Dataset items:
────────────────────

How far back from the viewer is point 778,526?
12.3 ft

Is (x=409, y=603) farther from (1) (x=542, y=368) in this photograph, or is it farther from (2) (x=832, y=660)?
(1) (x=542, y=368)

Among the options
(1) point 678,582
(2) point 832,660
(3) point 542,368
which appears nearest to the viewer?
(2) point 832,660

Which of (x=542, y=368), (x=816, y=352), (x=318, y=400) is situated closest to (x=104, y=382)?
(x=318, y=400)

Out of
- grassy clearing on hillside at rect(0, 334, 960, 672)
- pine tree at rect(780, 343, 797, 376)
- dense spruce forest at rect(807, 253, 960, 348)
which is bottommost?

────────────────────

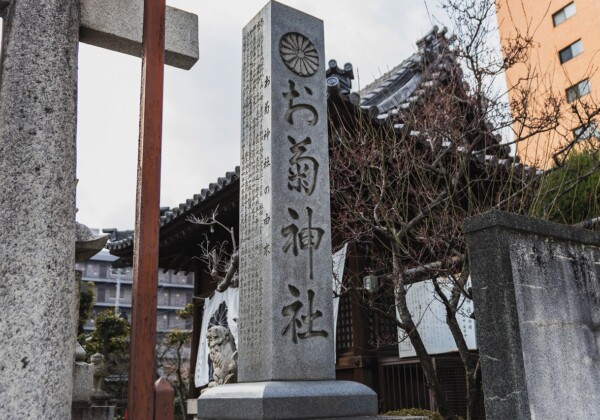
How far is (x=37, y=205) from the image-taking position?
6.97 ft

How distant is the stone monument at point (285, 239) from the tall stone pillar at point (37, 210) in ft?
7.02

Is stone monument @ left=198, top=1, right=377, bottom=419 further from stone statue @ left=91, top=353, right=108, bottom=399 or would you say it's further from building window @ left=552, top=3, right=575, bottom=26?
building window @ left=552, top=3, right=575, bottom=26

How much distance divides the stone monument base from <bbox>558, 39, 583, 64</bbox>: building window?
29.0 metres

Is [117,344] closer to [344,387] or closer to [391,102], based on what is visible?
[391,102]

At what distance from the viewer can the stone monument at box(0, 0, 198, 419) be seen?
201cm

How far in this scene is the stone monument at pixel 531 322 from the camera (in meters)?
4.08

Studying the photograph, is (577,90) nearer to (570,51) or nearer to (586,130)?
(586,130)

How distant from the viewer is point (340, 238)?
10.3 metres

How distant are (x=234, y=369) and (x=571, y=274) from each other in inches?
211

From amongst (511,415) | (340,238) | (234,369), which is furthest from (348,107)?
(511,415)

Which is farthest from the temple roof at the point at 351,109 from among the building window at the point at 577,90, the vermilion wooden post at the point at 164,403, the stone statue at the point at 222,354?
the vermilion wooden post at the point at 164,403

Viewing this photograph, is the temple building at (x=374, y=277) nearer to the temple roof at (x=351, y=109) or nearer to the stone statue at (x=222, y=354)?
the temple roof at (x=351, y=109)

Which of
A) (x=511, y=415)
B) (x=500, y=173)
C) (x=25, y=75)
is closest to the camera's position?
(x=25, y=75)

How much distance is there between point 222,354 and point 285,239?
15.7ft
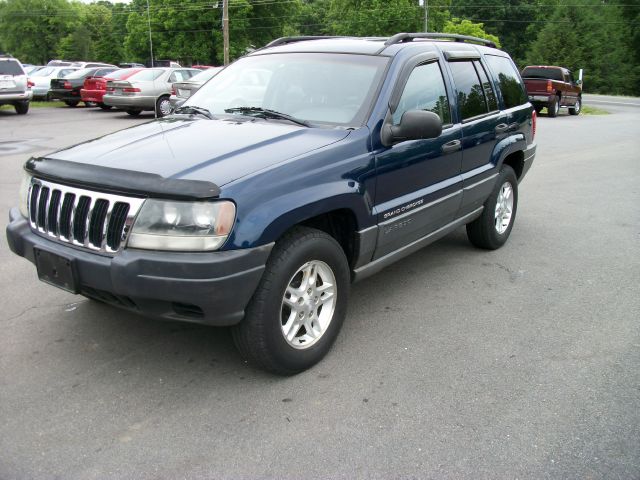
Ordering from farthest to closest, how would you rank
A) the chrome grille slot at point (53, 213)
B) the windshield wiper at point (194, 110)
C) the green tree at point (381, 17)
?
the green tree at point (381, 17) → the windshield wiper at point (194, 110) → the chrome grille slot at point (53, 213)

────────────────────

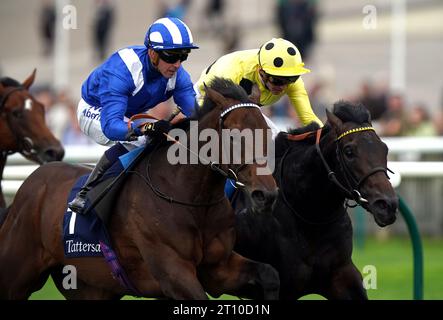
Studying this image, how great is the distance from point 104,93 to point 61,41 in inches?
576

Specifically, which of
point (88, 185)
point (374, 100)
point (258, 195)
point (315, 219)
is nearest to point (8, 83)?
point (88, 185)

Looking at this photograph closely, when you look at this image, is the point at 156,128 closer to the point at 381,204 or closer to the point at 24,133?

────────────────────

**Exercise goal:** Return every line from the dataset items above that contains the string "what", matching uppercase and lowercase exactly.

**Response to the task:**
Is [117,344] closer to [344,387] or closer to [391,102], based on what is visible?
At what distance from the viewer can the stone monument at box(0, 0, 198, 419) be seen?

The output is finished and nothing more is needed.